Nowe prawo pozwala wojewodzie ulokować kopalnię wbrew woli samorządów. Te już protestują - informuje "Puls Biznesu". Od wielu miesięcy trwa w Polsce istna histeria łupkowa. Dla entuzjastów gaz łupkowy to wielkie dobro narodowe, pozwalające na uniezależnienie się od dostaw rosyjskiego gazu ziemnego. Dla przeciwników - ogromne zagrożenie dla środowiska i napychanie kabzy światowym koncernom wydobywczym.
Mało kto jednak dostrzega zagrożenie płynące z zupełnie innej strony. Od początku roku obowiązuje nowa ustawa: Prawo geologiczne i górnicze.
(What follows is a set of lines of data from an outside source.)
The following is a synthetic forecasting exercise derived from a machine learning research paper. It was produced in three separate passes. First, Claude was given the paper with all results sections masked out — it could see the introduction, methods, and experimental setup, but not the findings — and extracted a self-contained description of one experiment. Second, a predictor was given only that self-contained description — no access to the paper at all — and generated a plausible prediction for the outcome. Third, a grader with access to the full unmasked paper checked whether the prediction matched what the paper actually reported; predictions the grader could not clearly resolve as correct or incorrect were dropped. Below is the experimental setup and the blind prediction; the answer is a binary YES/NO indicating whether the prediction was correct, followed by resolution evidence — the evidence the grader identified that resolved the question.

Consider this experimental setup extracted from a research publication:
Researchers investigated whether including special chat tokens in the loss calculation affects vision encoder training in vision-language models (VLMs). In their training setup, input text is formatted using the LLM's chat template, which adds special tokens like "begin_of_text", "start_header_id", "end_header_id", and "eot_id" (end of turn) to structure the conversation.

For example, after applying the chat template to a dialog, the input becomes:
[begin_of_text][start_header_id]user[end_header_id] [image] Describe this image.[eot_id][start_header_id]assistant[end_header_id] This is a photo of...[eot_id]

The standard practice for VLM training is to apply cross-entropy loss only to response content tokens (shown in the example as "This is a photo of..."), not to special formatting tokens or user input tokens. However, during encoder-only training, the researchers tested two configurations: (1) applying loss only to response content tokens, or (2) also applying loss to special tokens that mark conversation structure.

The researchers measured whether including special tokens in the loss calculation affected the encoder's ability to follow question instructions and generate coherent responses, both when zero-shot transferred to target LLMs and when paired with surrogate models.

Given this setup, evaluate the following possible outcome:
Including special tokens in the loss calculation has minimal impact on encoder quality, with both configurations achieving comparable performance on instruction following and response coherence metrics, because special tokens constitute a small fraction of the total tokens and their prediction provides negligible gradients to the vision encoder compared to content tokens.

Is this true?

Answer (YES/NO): NO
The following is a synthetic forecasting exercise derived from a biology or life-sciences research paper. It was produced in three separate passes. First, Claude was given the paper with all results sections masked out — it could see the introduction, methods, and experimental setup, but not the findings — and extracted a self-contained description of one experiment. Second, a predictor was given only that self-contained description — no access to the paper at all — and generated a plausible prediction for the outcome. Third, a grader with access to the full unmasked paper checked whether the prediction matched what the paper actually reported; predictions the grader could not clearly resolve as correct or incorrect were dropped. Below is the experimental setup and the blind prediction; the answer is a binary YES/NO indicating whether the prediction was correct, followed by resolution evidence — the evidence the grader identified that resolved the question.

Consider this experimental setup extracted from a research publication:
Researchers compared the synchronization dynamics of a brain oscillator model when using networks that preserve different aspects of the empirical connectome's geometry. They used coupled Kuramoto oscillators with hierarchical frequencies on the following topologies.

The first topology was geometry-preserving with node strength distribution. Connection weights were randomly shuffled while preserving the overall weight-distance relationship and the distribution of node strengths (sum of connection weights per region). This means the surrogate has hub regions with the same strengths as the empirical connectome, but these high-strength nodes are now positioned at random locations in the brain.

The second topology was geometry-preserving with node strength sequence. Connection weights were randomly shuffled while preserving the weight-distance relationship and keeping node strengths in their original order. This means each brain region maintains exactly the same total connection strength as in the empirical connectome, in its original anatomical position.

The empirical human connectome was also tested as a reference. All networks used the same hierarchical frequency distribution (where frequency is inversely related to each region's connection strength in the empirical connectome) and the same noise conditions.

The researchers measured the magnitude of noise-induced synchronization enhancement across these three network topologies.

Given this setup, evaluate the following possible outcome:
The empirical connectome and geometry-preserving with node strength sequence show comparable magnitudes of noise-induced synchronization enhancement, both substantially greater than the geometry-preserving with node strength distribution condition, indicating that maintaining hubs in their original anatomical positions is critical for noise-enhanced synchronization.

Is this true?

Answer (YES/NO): NO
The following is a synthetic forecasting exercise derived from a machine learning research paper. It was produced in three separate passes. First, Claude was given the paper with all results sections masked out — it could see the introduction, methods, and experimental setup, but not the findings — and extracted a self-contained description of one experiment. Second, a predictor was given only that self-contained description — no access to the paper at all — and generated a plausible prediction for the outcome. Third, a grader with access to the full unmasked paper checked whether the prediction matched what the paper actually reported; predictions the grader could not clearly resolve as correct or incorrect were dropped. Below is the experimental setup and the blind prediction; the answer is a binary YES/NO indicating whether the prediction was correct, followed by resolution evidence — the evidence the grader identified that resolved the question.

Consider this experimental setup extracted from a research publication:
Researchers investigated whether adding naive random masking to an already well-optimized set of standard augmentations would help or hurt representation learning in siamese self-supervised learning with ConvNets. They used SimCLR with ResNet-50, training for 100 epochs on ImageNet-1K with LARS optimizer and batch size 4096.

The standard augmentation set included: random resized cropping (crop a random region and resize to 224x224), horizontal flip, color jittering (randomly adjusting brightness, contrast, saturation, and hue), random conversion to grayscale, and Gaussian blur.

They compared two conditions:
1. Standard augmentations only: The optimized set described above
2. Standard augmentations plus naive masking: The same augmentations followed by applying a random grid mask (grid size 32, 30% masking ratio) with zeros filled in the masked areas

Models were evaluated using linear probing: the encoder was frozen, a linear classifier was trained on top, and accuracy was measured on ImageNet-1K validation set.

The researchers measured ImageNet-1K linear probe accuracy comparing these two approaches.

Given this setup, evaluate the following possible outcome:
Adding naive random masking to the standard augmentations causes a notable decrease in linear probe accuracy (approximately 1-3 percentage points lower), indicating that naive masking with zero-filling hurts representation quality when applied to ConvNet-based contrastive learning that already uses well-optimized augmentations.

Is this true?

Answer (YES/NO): NO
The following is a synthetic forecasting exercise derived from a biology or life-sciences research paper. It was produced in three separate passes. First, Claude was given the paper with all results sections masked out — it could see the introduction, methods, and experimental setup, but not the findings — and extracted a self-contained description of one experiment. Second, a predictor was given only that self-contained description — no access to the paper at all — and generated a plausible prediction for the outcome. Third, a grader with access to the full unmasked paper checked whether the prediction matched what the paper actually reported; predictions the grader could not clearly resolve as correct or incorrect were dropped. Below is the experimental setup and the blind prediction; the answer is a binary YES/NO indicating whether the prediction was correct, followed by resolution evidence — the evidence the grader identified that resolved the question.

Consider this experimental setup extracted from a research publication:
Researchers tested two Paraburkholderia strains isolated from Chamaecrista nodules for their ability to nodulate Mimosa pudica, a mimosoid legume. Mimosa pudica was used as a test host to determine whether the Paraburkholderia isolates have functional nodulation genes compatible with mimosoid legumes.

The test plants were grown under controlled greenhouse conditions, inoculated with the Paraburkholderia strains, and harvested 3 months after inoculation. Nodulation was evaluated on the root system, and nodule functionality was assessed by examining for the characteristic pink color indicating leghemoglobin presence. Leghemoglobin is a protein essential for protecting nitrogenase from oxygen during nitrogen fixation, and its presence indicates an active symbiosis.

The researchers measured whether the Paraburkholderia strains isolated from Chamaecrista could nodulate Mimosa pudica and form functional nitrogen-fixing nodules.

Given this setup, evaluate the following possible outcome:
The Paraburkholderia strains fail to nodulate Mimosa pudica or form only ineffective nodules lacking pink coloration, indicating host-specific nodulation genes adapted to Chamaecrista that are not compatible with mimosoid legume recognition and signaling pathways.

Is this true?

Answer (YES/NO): YES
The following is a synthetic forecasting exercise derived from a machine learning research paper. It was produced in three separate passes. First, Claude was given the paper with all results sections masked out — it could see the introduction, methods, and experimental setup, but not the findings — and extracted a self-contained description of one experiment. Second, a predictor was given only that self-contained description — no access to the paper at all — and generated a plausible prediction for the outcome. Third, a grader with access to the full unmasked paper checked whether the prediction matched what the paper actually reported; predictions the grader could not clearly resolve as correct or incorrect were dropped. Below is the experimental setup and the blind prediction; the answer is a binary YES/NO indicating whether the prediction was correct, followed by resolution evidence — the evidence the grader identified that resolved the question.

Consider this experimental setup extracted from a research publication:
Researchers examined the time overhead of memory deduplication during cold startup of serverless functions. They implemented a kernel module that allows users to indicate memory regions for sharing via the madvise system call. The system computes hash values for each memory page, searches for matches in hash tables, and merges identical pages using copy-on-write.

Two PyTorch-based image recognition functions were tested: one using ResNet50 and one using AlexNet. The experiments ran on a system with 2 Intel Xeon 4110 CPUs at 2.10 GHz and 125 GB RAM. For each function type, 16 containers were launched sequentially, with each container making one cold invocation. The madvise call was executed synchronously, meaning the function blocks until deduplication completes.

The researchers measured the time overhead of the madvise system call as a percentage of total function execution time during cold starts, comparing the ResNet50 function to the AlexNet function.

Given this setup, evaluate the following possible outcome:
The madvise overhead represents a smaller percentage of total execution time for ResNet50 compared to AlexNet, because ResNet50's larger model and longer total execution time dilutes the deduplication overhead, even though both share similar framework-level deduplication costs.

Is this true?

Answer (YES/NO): YES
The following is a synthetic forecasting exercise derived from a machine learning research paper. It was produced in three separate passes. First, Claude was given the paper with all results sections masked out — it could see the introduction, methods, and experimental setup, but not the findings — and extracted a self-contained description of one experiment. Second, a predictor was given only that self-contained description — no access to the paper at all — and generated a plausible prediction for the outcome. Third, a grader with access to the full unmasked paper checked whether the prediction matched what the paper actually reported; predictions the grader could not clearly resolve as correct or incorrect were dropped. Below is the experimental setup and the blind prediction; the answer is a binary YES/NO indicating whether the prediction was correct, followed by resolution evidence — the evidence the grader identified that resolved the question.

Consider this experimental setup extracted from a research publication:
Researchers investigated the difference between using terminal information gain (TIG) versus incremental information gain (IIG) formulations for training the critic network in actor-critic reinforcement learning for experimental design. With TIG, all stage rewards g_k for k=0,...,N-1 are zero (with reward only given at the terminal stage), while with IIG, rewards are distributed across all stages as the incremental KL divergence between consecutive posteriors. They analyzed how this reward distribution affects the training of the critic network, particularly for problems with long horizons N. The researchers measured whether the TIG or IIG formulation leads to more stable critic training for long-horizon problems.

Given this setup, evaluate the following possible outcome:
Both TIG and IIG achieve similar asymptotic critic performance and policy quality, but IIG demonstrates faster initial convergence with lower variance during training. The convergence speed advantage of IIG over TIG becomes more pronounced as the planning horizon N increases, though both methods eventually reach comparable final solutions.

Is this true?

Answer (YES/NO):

Zdaniem niektórych prawników, pozwala ona rządowi przełamywać opór gmin przeciwnych eksploatacji gazu łupkowego na ich terenie.
- Ustawa pozwala wojewodom wydawać tzw. zarządzenia zastępcze umożliwiające zmianę planów zagospodarowania przestrzennego nawet wbrew woli gmin. Wojewoda może więc podważać kompetencje gmin w zakresie gospodarowania i planowania inwestycji na danym terenie i wymuszać miejsca terenów górniczych - mówi Jacek Czapiewski, radca prawny z kancelarii Salans.
Część gmin chętnie zgodzi się na wydobywanie u nich gazu. Wiele może jednak odmówić. Pierwszy protest już jest. Tomasz Brzoskowski, wójt gminy Stężyca (pomorskie, powiat kartuski), sprzeciwia się dyktatowi administracji rządowej. Zarówno on, jak i rada gminy nie zamierzają skusić się na ok. 6 mln zł z opłaty eksploatacyjnej. W sprawie nowych przepisów wysłał zapytanie do premiera.